Read-through — the cache itself loads from the DB on a miss, via a loader the cache invokes; the app only ever talks to the cache. Caffeine's CacheLoader and JCache's CacheLoader provide this. The app code is simpler, but the cache owns the data-access path.

cache-aside : app -> cache (miss) -> app -> DB -> app -> cache
read-through: app -> cache (miss -> cache -> DB) -> app

Write strategies

Write-through — every write goes to the cache and the database synchronously, in the same operation, before returning. The cache is always consistent with the DB; the cost is write latency (two hops). In Spring this is @CachePut (update the cache) on a method that also persists, or @CacheEvict to invalidate so the next read reloads.

Write-behind (write-back) — write to the cache immediately and asynchronously flush to the DB later (batched). Fast writes and write coalescing, but a crash before the flush loses data, and the DB is temporarily stale.

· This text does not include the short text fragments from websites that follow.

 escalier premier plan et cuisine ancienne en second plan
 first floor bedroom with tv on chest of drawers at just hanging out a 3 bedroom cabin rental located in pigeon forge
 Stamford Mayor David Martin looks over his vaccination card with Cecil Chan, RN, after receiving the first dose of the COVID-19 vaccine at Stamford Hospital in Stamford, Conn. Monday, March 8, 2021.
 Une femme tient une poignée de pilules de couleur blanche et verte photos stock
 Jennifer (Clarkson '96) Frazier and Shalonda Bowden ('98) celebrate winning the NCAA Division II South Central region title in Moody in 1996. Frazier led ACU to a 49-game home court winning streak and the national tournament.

Used for high-write, loss-tolerant workloads; needs a provider/queue that supports it.

Spring mapping

@Cacheable("books")                      // cache-aside read
public Book find(long id) { ... }

@CachePut(value = "books", key = "#b.id") // write-through (update cache)
public Book save(Book b) { return repo.save(b); }

@CacheEvict(value = "books", key = "#id") // invalidate-on-write
public void delete(long id) { repo.deleteById(id); }

A pragmatic default is cache-aside reads + invalidate-on-write (@CacheEvict): rather than trying to keep the cache perfectly in sync, you evict on every mutation and let the next read repopulate. It's simpler and avoids the dual-write race between updating the cache and updating the DB.